Got my first tip today. Why would star ratings go down? Wtf lol


----------



## ToughTommy (Feb 26, 2016)

Your a dope. You say you can't say they are not included them but technically your right. Shove it down their throats ...what is your major malfunction. Did Travis pay you a penny to try and bash the change of tipping culture. Stay gone twit


----------



## StephenT (Oct 25, 2016)

Shangsta said:


> Got my first tip today. Why would star ratings go down? Wtf lol


That's great.

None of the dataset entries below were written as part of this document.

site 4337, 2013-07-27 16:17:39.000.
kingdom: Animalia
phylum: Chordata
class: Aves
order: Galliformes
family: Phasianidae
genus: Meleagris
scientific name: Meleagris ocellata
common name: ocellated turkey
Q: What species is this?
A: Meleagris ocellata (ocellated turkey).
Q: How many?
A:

A cash tip or via the app?
Viewing the GIF I would think Riders will be more stringent on the Star rating and then follow with a tip amount.
Hey, hopefully I'm wrong.


----------



## DRider85 (Nov 19, 2016)

ToughTommy said:


> Your a dope. You say you can't say they are not included them but technically your right. Shove it down their throats ...what is your major malfunction. Did Travis pay you a penny to try and bash the change of tipping culture. Stay gone twit


What's with your attitude? Tips are here now. We all win.


----------



## steveK2016 (Jul 31, 2016)

StephenT said:


> That's great. A cash tip or via the app?
> Viewing the GIF I would think Riders will be more stringent on the Star rating and then follow with a tip amount.
> Hey, hopefully I'm wrong.


I'll take a 4 star and a $5 tip.



Shangsta said:


> Got my first tip today. Why would star ratings go down? Wtf lol


Very cool, I was hoping you'd hop on and tell us about it since I knew you were in Seattle.

Let us know how it goes for the rest of the week, it'll be interesting to know how often it gets used.


----------